Ed ecco che verso le due di pomeriggio, guardandosi intorno con circospezione per assicurarsi di non essere visto, Cataldo fa entrare nell’orto una cinquantina di capretti che cominciano a brucare tutto ciò che capita, mentre lui stacca qualche fico da un albero e tranquillamente se lo mangia.
– Oh! Oh! – urla Antonio uscendo dal nascondiglio e avvicinandosi al pastore – finalmente ci sei incappato! Adesso ti faccio pagare questo e il resto! – Cataldo è sorpreso e non reagisce, così il proprietario dell’orto si impossessa della sua giacca, che tiene sotto un braccio e del tascapane, appeso ad una spalla – Questi sono la prova che sei stato qui con gli animali, adesso vattene subito se no succede brutto!

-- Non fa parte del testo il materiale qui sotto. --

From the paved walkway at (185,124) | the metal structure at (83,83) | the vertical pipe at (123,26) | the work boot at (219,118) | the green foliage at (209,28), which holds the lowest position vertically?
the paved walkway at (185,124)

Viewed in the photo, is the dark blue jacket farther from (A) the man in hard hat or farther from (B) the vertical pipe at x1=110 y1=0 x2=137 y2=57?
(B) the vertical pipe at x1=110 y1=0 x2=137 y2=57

– Sì, sì, me ne vado ma non finisce qui, ricordatelo! – poi Cataldo raccoglie gli animali con un fischio e si allontana. Antonio sorride soddisfatto con le prove in mano e poi, visti allontanare pastore e animali, comincia a raccogliere qualche fico e un po’ di verdura da portare a casa.
Non visto dai due contendenti, il diciannovenne Domenico Cicero, a circa duecento metri da loro sta facendo pascolare i suoi animali e ha assistito alla scena. Poi, sempre non notato, si allontana per i fatti suoi.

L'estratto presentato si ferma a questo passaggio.